In einem Strafprozess war der angeklagte Werner Mazurek im März 2010 vom Augsburger Landgericht zu lebenslanger Haft verurteilt worden, wegen erpresserischen Menschenraubs mit Todesfolge. Wesentlich für das Urteil war damals das Gutachten einer Phonetik-Expertin des Landeskriminalamts.
War das Gutachten fehlerhaft? Phonetik-Expertin soll erneut aussagen
Die Expertin soll jetzt erneut in Sachen Ursula Herrmann vor Gericht aussagen, wenn auch vor einer Zivilkammer wegen eines Schmerzensgeldverfahrens. Der Bruder der kleinen Ursula, Michael Herrmann, fordert 20.000 Euro Schmerzensgeld von dem Verurteilten. Er leidet seit dem Strafprozess unter einem quälenden Tinnitus. Gleichzeitig hat der Musiklehrer aus Augsburg aber auch Zweifel, ob mit Mazurek wirklich der richtige und einzige Täter verurteilt worden ist.
Anwalt: "Wir wollen überzeugt werden, dass Mazurek der Täter ist."
Michael Herrmann will daher vor allem das strittige Gutachten zum Tonbandgerät, auf das die Anklage sich stützte noch einmal neu beleuchtet sehen, wie er dem BR sagte. Sein Rechtsanwalt Joachim Feller meinte dazu, es gehe ihm und seinem Mandanten darum, ergebnisoffen überzeugt zu werden, durch eine gründliche Beweisaufnahme, dass Mazurek auch wirklich der Täter ist.

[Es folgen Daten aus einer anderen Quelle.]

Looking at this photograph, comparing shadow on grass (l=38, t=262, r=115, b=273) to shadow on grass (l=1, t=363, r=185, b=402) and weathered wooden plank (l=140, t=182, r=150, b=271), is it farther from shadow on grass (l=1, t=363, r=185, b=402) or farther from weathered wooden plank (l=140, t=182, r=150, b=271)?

Ein Schritt zur möglichen Wiederaufnahme des Verfahrens
Zufrieden mit der Fortsetzung der Beweisaufnahme zeigte sich aber auch der Anwalt des verurteilten Entführers. Walter Rubach, der Mazurek bereits im Strafprozeß vertreten hat, sagte, die Zeugenladung der Expertin Dagmar Boss sei ein weiterer Schritt in Richtung einer möglichen Wiederaufnahme des Verfahrens, wenn nachgewiesen werden könne, dass das Gutachten fehlerhaft ist.
Gutachten war wesentliches Indiz für Verurteilung
Die Phonetik-Sachverständige Dagmar Boss hatte im Strafverfahren mit ihrer Expertise über das bei Mazurek aufgefundene Tonbandgerät vom Typ TK 248 ein wesentliches Indiz für dessen spätere Verurteilung geliefert. Sie hatte damals erklärt, dass das Knacken, die Schaltgeräusche und das Erkennungssignal des Senders Bayern 3, die allesamt bei den Erpressungsanrufen mitgeschnitten worden waren, mit an Sicherheit grenzender Wahrscheinlichkeit von Mazureks Tonbandgerät stammen würden.
Einer der aufwändigsten Indizienprozesse der bayerischen Justizgeschichte
Die Entführung der kleinen Ursula Herrmann aus Eching am Ammersee im Jahr 1981 war eines der aufsehenerregendsten Verbrechen der Republik. Das 10-jährige Mädchen wurde wenig später erstickt in einer im Wald vergrabenen Kiste aufgefunden. Das Ursula-Herrmann-Verfahren gilt als einer der aufwändigsten Indizienprozesse der bayerischen Justizgeschichte.